Tasks to perform
1. Answer these questions from the Chungking Express review below, one answer per line, marked like the questions.
(a) What is the name of the lunch shack where most of the film is shot?
(b) What expiry date do Cop 223's cans of pineapple carry?
(c) Which song does Faye have an affinity with?
2. Return everything in the Chungking Express review, word for word, from "Chungking Express (Wong" down to "shots of food).".
3. Write the next part of the Chungking Express review, picking up after its final sentence.

Chungking Express (Wong Kar-wai)

Femme fatale.

In the same year that Quentin Tarantino's "Pulp Fiction" has unexpectedly revolutionized an entire film culture, a film entitled "Chungking Express", directed by one of Tarantino's film heroes, Wong Kar-wai, came forth with a similarly unique visual flair but on a wholly different emotional scale, and the rest, folks, is cinema history. With an imagery that resembles that of paintings created by the most turbulent-minded of artists and with an emotional center that seems so innocent yet so knowing, the film is a stimulating reminder of how nice it is to live and, more importantly, to love. Well, and also maybe some hints of how lovely it really is to eat (the film, after all, is filled with endless shots of food). 
     
Shot mostly within the confines of a cheap but suggestively lucrative lunch shack named "Midnight Express", the film chronicles, in achingly beautiful sounds and colors, the story of two lovelorn police officers, Cop 223 (Takeshi Kaneshiro) and Cop 663 (Tony Leung Chiu Wai), and how they painfully (and humorously) cope up with their romantic grief via their own personal idiosyncrasies. The first, a mid-twenties officer, is so pained by the estrangement of a certain girlfriend named May that he decides to buy a can of pineapple every single night until it piles up to 30. But the catch is that he only buys the ones that have an expiry date of May 1 (his birthday) so that when the said date finally comes and 'May' is still not back in his arms, it's only then that he can arrive at the conclusion that she really doesn't want him anymore, and that those fast-expiring pineapples need some desperate eating. 

The second one, an officer literally living beside the airport, is silently devastated when her stewardess of a girlfriend has suddenly left him alone, needy and slightly schizophrenic, as he begins to talk to his stuff toys, console his towels and scold his soaps, among others. 
     
But with utter disconnect, naturally, also comes a chance to connect anew. First, there's the mysterious, blond-wigged woman (Brigitte Lin), possibly a high-class low-life who has caught 223's love-hungry eyes. And then there's the infinitely quirkier Faye (Faye Wong), a short-haired young woman who's got this idiosyncratic affinity with the song "California Dreamin'". By emotionally patching these characters together to cope up with an increasingly apathetic Metropolitan existence with all their personal frustrations, vulnerabilities and imperfections intact, Wong Kar-wai has cleverly toned down "Chungking Express'" potentially overbearing angle on love to the point that the film itself is not anymore a dual tale of love but simply, in itself, a mere cinematic slice of life.

Source material
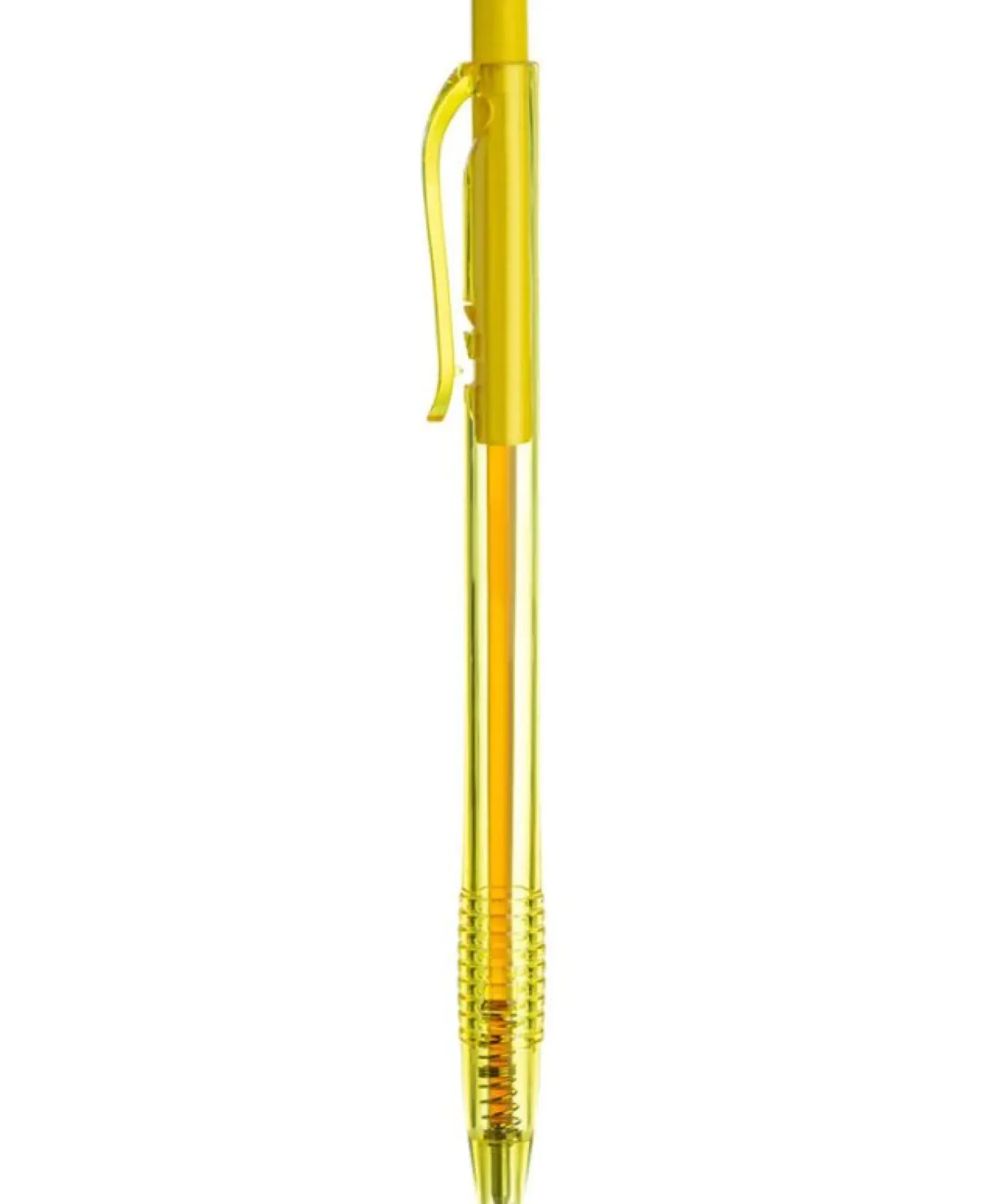 Newpen Brush Pen > Esferográfica Clic Sensations Gel Amarelo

Responses for each task
1.
(a) Midnight Express
(b) May 1
(c) "California Dreamin'"

2.
Chungking Express (Wong Kar-wai)

Femme fatale.

In the same year that Quentin Tarantino's "Pulp Fiction" has unexpectedly revolutionized an entire film culture, a film entitled "Chungking Express", directed by one of Tarantino's film heroes, Wong Kar-wai, came forth with a similarly unique visual flair but on a wholly different emotional scale, and the rest, folks, is cinema history. With an imagery that resembles that of paintings created by the most turbulent-minded of artists and with an emotional center that seems so innocent yet so knowing, the film is a stimulating reminder of how nice it is to live and, more importantly, to love. Well, and also maybe some hints of how lovely it really is to eat (the film, after all, is filled with endless shots of food).

3.
Well, granted, a more stylized version of life, that is, but still, with Wong Kar-wai's wisely organic yet weirdly fascinating approach on characterization and his purely artistic sensibility of merging his sometimes frantic but often times observant imagery with stirring music to create an audiovisual kaleidoscope, "Chungking Express" has attained a cinematic form that is wholly its own. Is the film a romantic fare? Sure, but it has something more to say than that. Is the film, then, an existential feature? Perhaps, but the film evokes so much joy and naïve wonder that problems of existence just cannot seem to feign its enthusiasm and vigor for life (and love) at all. 
     
With those certain indecisions about the film's real categorization, I think it's more than safe to assume that "Chungking Express", in the process, has created a new, specific type of cinematic language, specifically on how it has meandered and reflected on the qualms of love and life yet preserves its pristine affinity to just breathe, hope and desire. If "Chungking Express'" main intent is to shake me out of my apathy and convince me into wandering the streets of wherever to search for a person who may or may not repay the love that I may offer, then the film has failed. The film, after all, is never an operational 'how to' guide on finding a lost soul to connect to. Instead, it is, more significantly, a film that shows the leaps and bounds of how a certain love is lost and once again found; of a life merely wasted and a life well-lived. "Chungking Express" is just a reminder of how beautiful and reassuring it is to know that in every stream of people you may come across, there's always that one person who may just return your smile with an even bigger, more luminescent one. And better yet, there may also be that someone who may just go their way to draw you a crude boarding pass that may bring you somewhere worthwhile. 
     
"Chungking Express", with its one-of-a-kind cinematic approach, is more concerned, in the context of love and existence, on how to say things rather than what to say, how to feel than what to feel, and how to properly enunciate emotions rather than how to choose the right words for it. And for that, I fully commend it. Only few films can make you feel so alive, and only few films, simply put, can make you feel very fortunate of having seen them. This counts as one, and I hope that its ability to make people feel may last more than 223's pineapples.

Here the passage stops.